A complete, exact retyping of the data below is required.

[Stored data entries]
=== Begin Enclosure ===

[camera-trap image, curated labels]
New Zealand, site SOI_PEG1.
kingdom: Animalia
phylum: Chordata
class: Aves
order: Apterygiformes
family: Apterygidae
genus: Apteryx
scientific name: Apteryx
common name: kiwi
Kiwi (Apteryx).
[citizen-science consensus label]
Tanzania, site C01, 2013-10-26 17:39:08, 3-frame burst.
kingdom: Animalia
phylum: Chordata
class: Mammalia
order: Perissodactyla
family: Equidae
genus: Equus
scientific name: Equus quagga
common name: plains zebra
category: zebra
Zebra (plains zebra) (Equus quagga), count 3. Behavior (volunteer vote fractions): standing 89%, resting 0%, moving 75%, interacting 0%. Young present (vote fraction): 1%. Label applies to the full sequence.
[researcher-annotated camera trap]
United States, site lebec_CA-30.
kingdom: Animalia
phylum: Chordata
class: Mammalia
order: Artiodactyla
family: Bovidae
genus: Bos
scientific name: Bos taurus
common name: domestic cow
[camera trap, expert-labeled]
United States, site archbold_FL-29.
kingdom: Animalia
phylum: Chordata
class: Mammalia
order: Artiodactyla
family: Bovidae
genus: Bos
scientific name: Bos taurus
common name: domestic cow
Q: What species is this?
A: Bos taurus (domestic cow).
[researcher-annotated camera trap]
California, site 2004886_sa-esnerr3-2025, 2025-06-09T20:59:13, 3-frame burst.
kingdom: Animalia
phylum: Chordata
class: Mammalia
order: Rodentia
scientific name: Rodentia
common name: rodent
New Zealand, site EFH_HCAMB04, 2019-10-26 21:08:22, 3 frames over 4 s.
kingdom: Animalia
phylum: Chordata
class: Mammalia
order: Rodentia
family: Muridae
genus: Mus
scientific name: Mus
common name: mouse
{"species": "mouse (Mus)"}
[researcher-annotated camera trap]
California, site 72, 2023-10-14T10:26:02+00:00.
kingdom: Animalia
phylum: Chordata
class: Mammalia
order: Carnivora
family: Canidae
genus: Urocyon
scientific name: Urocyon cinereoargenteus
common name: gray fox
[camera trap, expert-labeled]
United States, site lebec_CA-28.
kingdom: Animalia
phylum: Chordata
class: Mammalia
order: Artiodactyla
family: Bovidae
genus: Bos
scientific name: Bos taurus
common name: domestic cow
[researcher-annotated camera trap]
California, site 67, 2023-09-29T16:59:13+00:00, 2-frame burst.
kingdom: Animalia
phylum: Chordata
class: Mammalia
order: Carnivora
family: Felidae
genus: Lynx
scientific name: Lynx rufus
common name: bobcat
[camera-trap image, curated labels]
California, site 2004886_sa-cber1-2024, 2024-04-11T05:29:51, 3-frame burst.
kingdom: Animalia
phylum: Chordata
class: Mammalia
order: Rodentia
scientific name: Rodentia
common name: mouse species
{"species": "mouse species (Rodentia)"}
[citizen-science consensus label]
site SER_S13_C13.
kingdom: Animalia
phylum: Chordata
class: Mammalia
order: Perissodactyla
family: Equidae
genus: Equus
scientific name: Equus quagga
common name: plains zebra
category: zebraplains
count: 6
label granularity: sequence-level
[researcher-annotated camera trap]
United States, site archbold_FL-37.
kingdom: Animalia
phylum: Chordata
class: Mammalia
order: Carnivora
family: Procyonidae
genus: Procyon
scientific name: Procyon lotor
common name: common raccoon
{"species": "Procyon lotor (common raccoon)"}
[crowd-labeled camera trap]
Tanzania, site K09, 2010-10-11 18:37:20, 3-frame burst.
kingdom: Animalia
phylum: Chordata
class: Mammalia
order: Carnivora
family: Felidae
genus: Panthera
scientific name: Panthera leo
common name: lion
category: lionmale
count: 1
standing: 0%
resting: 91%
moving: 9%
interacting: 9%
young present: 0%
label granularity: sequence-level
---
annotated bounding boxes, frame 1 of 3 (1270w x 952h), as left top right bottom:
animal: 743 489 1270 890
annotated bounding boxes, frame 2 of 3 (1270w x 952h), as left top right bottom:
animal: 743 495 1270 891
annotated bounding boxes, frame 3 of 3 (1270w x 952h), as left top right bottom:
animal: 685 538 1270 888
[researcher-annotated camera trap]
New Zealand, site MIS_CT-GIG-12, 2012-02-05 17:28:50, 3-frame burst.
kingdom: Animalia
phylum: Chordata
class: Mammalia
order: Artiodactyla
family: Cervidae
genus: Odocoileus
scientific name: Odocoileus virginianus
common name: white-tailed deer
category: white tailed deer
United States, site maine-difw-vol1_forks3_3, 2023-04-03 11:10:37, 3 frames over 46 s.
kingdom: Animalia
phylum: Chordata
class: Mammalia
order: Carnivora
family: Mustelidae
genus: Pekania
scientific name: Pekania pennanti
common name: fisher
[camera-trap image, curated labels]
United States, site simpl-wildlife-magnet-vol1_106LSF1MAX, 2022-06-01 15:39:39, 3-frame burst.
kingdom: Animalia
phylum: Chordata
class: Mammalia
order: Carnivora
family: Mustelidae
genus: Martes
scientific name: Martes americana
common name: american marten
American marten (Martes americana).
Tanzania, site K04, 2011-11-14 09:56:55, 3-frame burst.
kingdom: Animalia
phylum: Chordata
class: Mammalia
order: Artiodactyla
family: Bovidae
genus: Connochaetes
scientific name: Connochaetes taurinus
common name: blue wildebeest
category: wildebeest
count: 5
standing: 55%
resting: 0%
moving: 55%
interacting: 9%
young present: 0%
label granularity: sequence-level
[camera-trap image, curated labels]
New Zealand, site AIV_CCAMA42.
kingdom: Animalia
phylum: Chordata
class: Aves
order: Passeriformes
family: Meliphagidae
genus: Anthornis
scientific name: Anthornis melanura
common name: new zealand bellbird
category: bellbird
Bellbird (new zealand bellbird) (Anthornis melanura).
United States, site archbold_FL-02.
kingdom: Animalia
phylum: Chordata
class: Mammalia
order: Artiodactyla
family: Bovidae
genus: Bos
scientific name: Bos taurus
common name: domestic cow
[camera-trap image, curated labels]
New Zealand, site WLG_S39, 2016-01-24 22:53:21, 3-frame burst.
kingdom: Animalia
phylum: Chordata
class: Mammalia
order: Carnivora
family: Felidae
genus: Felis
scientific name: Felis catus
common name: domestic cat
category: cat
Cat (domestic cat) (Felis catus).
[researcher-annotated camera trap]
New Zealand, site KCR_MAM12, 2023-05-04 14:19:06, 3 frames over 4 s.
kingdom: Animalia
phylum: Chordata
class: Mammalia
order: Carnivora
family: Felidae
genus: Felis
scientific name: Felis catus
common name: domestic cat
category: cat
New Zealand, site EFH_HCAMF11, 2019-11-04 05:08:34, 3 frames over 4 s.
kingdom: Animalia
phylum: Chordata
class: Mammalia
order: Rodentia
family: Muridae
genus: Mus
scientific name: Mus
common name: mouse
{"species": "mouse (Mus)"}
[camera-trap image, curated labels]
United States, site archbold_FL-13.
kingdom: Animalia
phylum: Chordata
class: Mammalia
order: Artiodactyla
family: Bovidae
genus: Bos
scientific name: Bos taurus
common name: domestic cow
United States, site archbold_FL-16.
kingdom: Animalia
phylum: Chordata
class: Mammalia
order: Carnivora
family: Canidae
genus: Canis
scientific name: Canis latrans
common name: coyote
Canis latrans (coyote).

=== End Enclosure ===

OUTPUT FOR THIS EXERCISE.
[camera-trap image, curated labels]
New Zealand, site SOI_PEG1.
kingdom: Animalia
phylum: Chordata
class: Aves
order: Apterygiformes
family: Apterygidae
genus: Apteryx
scientific name: Apteryx
common name: kiwi
Kiwi (Apteryx).
[citizen-science consensus label]
Tanzania, site C01, 2013-10-26 17:39:08, 3-frame burst.
kingdom: Animalia
phylum: Chordata
class: Mammalia
order: Perissodactyla
family: Equidae
genus: Equus
scientific name: Equus quagga
common name: plains zebra
category: zebra
Zebra (plains zebra) (Equus quagga), count 3. Behavior (volunteer vote fractions): standing 89%, resting 0%, moving 75%, interacting 0%. Young present (vote fraction): 1%. Label applies to the full sequence.
[researcher-annotated camera trap]
United States, site lebec_CA-30.
kingdom: Animalia
phylum: Chordata
class: Mammalia
order: Artiodactyla
family: Bovidae
genus: Bos
scientific name: Bos taurus
common name: domestic cow
[camera trap, expert-labeled]
United States, site archbold_FL-29.
kingdom: Animalia
phylum: Chordata
class: Mammalia
order: Artiodactyla
family: Bovidae
genus: Bos
scientific name: Bos taurus
common name: domestic cow
Q: What species is this?
A: Bos taurus (domestic cow).
[researcher-annotated camera trap]
California, site 2004886_sa-esnerr3-2025, 2025-06-09T20:59:13, 3-frame burst.
kingdom: Animalia
phylum: Chordata
class: Mammalia
order: Rodentia
scientific name: Rodentia
common name: rodent
New Zealand, site EFH_HCAMB04, 2019-10-26 21:08:22, 3 frames over 4 s.
kingdom: Animalia
phylum: Chordata
class: Mammalia
order: Rodentia
family: Muridae
genus: Mus
scientific name: Mus
common name: mouse
{"species": "mouse (Mus)"}
[researcher-annotated camera trap]
California, site 72, 2023-10-14T10:26:02+00:00.
kingdom: Animalia
phylum: Chordata
class: Mammalia
order: Carnivora
family: Canidae
genus: Urocyon
scientific name: Urocyon cinereoargenteus
common name: gray fox
[camera trap, expert-labeled]
United States, site lebec_CA-28.
kingdom: Animalia
phylum: Chordata
class: Mammalia
order: Artiodactyla
family: Bovidae
genus: Bos
scientific name: Bos taurus
common name: domestic cow
[researcher-annotated camera trap]
California, site 67, 2023-09-29T16:59:13+00:00, 2-frame burst.
kingdom: Animalia
phylum: Chordata
class: Mammalia
order: Carnivora
family: Felidae
genus: Lynx
scientific name: Lynx rufus
common name: bobcat
[camera-trap image, curated labels]
California, site 2004886_sa-cber1-2024, 2024-04-11T05:29:51, 3-frame burst.
kingdom: Animalia
phylum: Chordata
class: Mammalia
order: Rodentia
scientific name: Rodentia
common name: mouse species
{"species": "mouse species (Rodentia)"}
[citizen-science consensus label]
site SER_S13_C13.
kingdom: Animalia
phylum: Chordata
class: Mammalia
order: Perissodactyla
family: Equidae
genus: Equus
scientific name: Equus quagga
common name: plains zebra
category: zebraplains
count: 6
label granularity: sequence-level
[researcher-annotated camera trap]
United States, site archbold_FL-37.
kingdom: Animalia
phylum: Chordata
class: Mammalia
order: Carnivora
family: Procyonidae
genus: Procyon
scientific name: Procyon lotor
common name: common raccoon
{"species": "Procyon lotor (common raccoon)"}
[crowd-labeled camera trap]
Tanzania, site K09, 2010-10-11 18:37:20, 3-frame burst.
kingdom: Animalia
phylum: Chordata
class: Mammalia
order: Carnivora
family: Felidae
genus: Panthera
scientific name: Panthera leo
common name: lion
category: lionmale
count: 1
standing: 0%
resting: 91%
moving: 9%
interacting: 9%
young present: 0%
label granularity: sequence-level
---
annotated bounding boxes, frame 1 of 3 (1270w x 952h), as left top right bottom:
animal: 743 489 1270 890
annotated bounding boxes, frame 2 of 3 (1270w x 952h), as left top right bottom:
animal: 743 495 1270 891
annotated bounding boxes, frame 3 of 3 (1270w x 952h), as left top right bottom:
animal: 685 538 1270 888
[researcher-annotated camera trap]
New Zealand, site MIS_CT-GIG-12, 2012-02-05 17:28:50, 3-frame burst.
kingdom: Animalia
phylum: Chordata
class: Mammalia
order: Artiodactyla
family: Cervidae
genus: Odocoileus
scientific name: Odocoileus virginianus
common name: white-tailed deer
category: white tailed deer
United States, site maine-difw-vol1_forks3_3, 2023-04-03 11:10:37, 3 frames over 46 s.
kingdom: Animalia
phylum: Chordata
class: Mammalia
order: Carnivora
family: Mustelidae
genus: Pekania
scientific name: Pekania pennanti
common name: fisher
[camera-trap image, curated labels]
United States, site simpl-wildlife-magnet-vol1_106LSF1MAX, 2022-06-01 15:39:39, 3-frame burst.
kingdom: Animalia
phylum: Chordata
class: Mammalia
order: Carnivora
family: Mustelidae
genus: Martes
scientific name: Martes americana
common name: american marten
American marten (Martes americana).
Tanzania, site K04, 2011-11-14 09:56:55, 3-frame burst.
kingdom: Animalia
phylum: Chordata
class: Mammalia
order: Artiodactyla
family: Bovidae
genus: Connochaetes
scientific name: Connochaetes taurinus
common name: blue wildebeest
category: wildebeest
count: 5
standing: 55%
resting: 0%
moving: 55%
interacting: 9%
young present: 0%
label granularity: sequence-level
[camera-trap image, curated labels]
New Zealand, site AIV_CCAMA42.
kingdom: Animalia
phylum: Chordata
class: Aves
order: Passeriformes
family: Meliphagidae
genus: Anthornis
scientific name: Anthornis melanura
common name: new zealand bellbird
category: bellbird
Bellbird (new zealand bellbird) (Anthornis melanura).
United States, site archbold_FL-02.
kingdom: Animalia
phylum: Chordata
class: Mammalia
order: Artiodactyla
family: Bovidae
genus: Bos
scientific name: Bos taurus
common name: domestic cow
[camera-trap image, curated labels]
New Zealand, site WLG_S39, 2016-01-24 22:53:21, 3-frame burst.
kingdom: Animalia
phylum: Chordata
class: Mammalia
order: Carnivora
family: Felidae
genus: Felis
scientific name: Felis catus
common name: domestic cat
category: cat
Cat (domestic cat) (Felis catus).
[researcher-annotated camera trap]
New Zealand, site KCR_MAM12, 2023-05-04 14:19:06, 3 frames over 4 s.
kingdom: Animalia
phylum: Chordata
class: Mammalia
order: Carnivora
family: Felidae
genus: Felis
scientific name: Felis catus
common name: domestic cat
category: cat
New Zealand, site EFH_HCAMF11, 2019-11-04 05:08:34, 3 frames over 4 s.
kingdom: Animalia
phylum: Chordata
class: Mammalia
order: Rodentia
family: Muridae
genus: Mus
scientific name: Mus
common name: mouse
{"species": "mouse (Mus)"}
[camera-trap image, curated labels]
United States, site archbold_FL-13.
kingdom: Animalia
phylum: Chordata
class: Mammalia
order: Artiodactyla
family: Bovidae
genus: Bos
scientific name: Bos taurus
common name: domestic cow
United States, site archbold_FL-16.
kingdom: Animalia
phylum: Chordata
class: Mammalia
order: Carnivora
family: Canidae
genus: Canis
scientific name: Canis latrans
common name: coyote
Canis latrans (coyote).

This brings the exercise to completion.